Retour d’expérience

« Ben voilà j’m’appelle Damien, j’ai 25 ans, ça fait environ 5 ans que je m’injecte, peu importe les produits, que ce soit cocaïne, médicament, Subutex, Skénan… A l’âge de mes 21 ans j’me suis mis à la rue par simple plaisir parce que je trouvais que je me faisais plus d’argent qu’en allant se casser le dos pour 1200 euros.

A un moment j’ai croisé de sympathiques teuffeurs et j’me suis mis dans la peau d’un teuffeur et, comme je voulais tout tester dans ma vie et que certains s’injectaient, ben j’ai voulu essayer et j’ai apprécié le fait de s’injecter ; plus que le produit j’ai apprécié de réussir à m’injecter tout seul, ça m’a fait un effet psychologique… A un moment j’ai réalisé que c’était dangereux parce qu’il peut arriver n’importe quoi, j’ai fait des crises d’épilepsie et autre trucs bizarres… Heureusement que j’avais des amis parce que je ne serai pas là j’crois pour en parler.

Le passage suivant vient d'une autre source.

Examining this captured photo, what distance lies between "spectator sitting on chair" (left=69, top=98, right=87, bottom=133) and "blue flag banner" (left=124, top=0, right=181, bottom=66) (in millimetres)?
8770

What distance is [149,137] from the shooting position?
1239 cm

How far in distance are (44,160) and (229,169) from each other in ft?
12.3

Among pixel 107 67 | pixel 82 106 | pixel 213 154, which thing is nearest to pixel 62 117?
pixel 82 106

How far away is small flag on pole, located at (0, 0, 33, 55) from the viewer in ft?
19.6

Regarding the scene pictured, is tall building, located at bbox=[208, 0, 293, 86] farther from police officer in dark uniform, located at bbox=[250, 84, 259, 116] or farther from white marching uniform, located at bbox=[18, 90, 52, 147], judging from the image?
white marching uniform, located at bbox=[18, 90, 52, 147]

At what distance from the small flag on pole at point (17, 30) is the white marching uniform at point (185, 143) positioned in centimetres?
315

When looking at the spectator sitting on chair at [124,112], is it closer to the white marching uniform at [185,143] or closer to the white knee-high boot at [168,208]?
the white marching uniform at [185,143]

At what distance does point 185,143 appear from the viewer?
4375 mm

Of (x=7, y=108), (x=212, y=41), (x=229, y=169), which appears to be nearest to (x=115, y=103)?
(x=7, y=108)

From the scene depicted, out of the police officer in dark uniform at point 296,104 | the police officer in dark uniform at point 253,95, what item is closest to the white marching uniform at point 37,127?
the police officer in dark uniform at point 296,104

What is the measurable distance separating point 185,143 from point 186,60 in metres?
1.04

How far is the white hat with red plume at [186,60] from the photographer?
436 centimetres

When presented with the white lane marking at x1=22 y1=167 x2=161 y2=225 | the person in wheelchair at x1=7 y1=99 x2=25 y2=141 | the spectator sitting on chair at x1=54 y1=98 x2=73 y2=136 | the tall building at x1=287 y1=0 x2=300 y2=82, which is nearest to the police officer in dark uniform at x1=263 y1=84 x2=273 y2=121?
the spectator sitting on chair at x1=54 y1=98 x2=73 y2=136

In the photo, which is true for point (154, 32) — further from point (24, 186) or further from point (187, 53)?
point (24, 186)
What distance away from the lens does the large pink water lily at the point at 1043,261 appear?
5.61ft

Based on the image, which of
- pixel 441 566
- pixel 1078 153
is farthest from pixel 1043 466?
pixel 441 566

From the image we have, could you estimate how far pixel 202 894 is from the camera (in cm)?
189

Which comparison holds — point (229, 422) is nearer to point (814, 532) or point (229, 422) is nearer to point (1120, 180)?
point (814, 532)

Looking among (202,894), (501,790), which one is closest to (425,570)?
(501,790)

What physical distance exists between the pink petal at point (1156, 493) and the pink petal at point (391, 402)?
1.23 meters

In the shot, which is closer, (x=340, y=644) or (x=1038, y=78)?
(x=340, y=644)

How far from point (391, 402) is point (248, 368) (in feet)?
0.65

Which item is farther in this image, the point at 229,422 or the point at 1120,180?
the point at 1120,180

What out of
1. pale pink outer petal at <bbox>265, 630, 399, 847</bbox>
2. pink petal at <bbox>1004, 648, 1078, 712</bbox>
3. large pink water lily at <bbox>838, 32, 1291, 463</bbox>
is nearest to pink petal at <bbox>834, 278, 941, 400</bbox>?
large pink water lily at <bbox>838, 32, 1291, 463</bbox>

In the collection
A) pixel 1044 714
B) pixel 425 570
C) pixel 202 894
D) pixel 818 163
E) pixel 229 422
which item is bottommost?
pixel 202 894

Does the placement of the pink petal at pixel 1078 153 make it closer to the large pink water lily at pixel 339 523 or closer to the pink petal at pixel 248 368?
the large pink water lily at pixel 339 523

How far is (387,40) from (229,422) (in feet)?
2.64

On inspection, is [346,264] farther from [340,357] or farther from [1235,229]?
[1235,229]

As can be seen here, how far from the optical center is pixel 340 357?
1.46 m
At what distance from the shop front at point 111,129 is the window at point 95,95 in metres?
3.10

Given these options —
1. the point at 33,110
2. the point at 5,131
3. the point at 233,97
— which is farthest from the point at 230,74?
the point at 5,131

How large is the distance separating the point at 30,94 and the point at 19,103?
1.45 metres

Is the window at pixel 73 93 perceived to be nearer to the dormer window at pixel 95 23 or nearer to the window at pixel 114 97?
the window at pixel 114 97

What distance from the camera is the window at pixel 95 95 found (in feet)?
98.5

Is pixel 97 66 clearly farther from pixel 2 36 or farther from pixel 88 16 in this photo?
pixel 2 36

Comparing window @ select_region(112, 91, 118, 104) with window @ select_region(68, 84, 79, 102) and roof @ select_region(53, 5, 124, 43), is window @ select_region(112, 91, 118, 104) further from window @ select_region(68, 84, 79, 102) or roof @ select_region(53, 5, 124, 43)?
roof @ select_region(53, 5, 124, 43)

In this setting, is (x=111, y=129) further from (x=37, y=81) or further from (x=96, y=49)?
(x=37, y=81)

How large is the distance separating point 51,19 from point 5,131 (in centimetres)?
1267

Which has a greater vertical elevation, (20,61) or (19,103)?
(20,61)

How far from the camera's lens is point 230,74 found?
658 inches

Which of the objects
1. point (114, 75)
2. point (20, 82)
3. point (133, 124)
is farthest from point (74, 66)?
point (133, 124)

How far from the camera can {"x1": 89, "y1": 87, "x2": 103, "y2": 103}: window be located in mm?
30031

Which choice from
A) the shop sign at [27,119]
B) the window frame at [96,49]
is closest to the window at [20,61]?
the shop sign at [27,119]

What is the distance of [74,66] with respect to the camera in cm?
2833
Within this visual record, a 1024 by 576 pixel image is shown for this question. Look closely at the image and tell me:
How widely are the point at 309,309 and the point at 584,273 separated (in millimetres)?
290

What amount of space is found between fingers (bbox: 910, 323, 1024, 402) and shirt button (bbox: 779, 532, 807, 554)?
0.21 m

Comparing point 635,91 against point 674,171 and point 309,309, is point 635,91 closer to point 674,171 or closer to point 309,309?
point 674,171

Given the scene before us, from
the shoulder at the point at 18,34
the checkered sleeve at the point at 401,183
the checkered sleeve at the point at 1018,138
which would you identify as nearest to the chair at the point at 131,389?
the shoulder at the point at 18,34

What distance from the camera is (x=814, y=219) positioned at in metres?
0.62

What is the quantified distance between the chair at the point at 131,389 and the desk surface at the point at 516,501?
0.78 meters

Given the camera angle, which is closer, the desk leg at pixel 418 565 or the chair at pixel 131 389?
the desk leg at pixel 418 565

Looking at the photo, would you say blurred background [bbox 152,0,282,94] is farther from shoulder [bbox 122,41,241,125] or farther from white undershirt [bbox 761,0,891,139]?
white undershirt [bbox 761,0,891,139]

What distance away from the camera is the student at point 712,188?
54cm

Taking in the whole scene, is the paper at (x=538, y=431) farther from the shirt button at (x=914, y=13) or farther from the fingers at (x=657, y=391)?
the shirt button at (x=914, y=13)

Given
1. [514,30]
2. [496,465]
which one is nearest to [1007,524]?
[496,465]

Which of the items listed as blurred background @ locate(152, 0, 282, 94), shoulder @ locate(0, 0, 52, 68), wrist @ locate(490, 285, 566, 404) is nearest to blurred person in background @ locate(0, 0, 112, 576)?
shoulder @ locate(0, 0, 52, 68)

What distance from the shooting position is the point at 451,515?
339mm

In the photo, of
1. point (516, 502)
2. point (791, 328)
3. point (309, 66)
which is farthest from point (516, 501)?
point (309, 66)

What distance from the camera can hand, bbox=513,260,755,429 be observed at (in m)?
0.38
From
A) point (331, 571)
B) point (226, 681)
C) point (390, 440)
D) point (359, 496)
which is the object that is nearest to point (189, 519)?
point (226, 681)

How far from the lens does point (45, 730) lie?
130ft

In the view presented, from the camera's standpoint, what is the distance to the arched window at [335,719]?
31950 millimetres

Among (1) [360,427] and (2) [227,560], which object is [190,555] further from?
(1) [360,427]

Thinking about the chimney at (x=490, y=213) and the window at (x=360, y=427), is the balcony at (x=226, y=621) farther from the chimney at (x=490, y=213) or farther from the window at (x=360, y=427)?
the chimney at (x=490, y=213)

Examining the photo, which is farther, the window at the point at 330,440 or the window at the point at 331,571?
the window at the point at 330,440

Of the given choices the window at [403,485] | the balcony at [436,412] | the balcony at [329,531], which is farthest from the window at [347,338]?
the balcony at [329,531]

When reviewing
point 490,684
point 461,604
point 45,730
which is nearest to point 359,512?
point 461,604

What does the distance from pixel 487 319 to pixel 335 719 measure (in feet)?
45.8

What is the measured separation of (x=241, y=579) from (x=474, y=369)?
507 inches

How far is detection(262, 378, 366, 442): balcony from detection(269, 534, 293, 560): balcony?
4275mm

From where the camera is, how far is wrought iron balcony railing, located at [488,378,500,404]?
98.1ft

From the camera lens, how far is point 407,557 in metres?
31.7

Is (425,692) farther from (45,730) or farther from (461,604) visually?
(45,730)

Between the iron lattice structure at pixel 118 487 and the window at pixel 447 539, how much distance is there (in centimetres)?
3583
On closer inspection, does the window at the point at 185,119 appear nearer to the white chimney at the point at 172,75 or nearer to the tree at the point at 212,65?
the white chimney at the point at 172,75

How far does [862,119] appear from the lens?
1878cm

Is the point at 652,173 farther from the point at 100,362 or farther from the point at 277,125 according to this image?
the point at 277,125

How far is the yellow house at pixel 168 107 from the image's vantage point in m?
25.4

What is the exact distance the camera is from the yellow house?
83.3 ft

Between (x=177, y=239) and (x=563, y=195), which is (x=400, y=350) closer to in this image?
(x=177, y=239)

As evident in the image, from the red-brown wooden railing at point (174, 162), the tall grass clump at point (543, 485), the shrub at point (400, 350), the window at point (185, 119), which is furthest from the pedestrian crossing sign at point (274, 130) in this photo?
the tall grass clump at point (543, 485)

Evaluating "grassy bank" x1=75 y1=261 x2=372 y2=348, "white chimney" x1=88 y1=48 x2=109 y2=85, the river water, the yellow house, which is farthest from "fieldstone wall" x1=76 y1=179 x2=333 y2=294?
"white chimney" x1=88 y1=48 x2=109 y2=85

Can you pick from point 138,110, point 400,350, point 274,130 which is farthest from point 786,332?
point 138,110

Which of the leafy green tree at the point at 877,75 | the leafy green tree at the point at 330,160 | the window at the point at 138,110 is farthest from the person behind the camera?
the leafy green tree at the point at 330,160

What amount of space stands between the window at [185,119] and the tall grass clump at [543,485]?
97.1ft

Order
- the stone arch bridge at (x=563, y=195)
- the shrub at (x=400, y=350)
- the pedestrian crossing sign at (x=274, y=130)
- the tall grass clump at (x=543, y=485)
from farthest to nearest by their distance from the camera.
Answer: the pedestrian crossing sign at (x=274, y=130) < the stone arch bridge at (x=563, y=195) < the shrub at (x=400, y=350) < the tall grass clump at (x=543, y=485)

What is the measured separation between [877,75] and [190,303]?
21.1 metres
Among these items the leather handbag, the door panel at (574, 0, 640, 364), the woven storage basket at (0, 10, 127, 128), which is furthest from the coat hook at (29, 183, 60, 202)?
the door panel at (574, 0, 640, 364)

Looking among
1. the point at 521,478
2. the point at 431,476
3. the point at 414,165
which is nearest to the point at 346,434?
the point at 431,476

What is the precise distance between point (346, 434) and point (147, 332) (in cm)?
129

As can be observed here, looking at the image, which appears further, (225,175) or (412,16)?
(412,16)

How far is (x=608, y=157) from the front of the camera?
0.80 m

Après tout ça, je suis parti de Lyon pour revenir sur Marseille en espérant tout arrêter. J’ai retrouvé ma mère, refait la manche un peu et j’ai rencontré quelqu’un qui m’a proposé d’aller au quartier acheter ensemble, je pensais qu’il s’agissait de shit, mais non, il s’agissait malheureusement de coke. De fil en aiguille et du jour au lendemain, je suis resté aux quartiers Nord sans bouger, en achetant des 10 euros de cocaïne, à dormir avec quelques amis dans un parking. J’allais à Carrefour, je faisais la manche toute la journée ; dès que j’avais 10 euros j’allais acheter, faire mon injection et je retournais faire la manche et ainsi de suite, à chaque fois que j’avais 10 euros je refaisais la même chose. Et franchement à un moment ça saoule… A chaque fois que t’as fait 30 fois l’aller-retour, tu te dis que c’est 300 euros que t’aurais pu te mettre dans la poche… Au bout de 2 ans ça fait vachement chier, mais ça t’empêche pas de continuer, sauf qu’à un moment t’as carrément plus de veines, tu sais même pas comment faire, t’es obligé de demander à des amis parce que simplement ça peut procurer de gros dommages… Sans eux j’étais obligé de me faire du mal, avoir des ecchymoses… Faites attention aux conditions : utiliser que son matériel et du propre1. Moi j’ai fait énormément de bêtises, j’ai pris les seringues des autres, j’ai réutilisé mes propres aiguilles, j’en étais à un stade où je me fichais de tout.

Et même aujourd’hui j’arrive doucement à me contrôler et j’aimerais bien limiter, prendre 10 ou 20 euros par jour, même si des fois mon état psychologique me dit « d’y aller plus fort », y a pas de manque, au bout de 3h y a l’envie. Donc faut éviter d’en prendre.

Moi après tout ça j’ai fait de la prison. En 8 mois là-bas j’me suis
sevré, mais malheureusement, à la sortie, quelqu’un m’a demandé
d’aller chercher du shit au quartier et ça m’a psychologiquement
tenté ; j’ai racheté de la coke et j’ai recommencé et recontinué,
recontinué et recontinué en pensant que j’allais arrêter et mettre
de l’argent de côté, mais tout passe là-dedans. On m’achète un
téléphone, je le revends pour m’acheter ma conso, j’suis même
prêt à voler ma propre mère pour avoir ma conso. Mes amis je
les manipule pour avoir… J’essaye de magouiller plein de monde
pour avoir une dose, peut-être de merde, parce que je suis pas
toujours sûr d’avoir de la bonne qualité, et même la mauvaise
qualité j’me l’envoie quand même…
Et du coup c’est pas très glorieux, c’est comme ça que je le vois,
j’ai pas envie d’arrêter même si j’ai tout pour arrêter alors un p’tit
conseil : vous mettez pas là-dedans, en fait quoi dire d’autre, j’ai
fait le tour là de c’que j’voulais dire en fait. »

Témoignage accueilli par Jihane El Meddeb

  1. Plus précisément pour l’injection : du matériel stérile que vous pouvez trouver gratuitement dans les CAARUD, CSAPA, via des associations spécialisées dans la Réduction des Risques et des Dommages (RdRD) ou auprès de « distributeurs-échangeurs de seringues » en échange de matos usagé ou de jetons (disponibles dans certaines structures du réseau RdRD).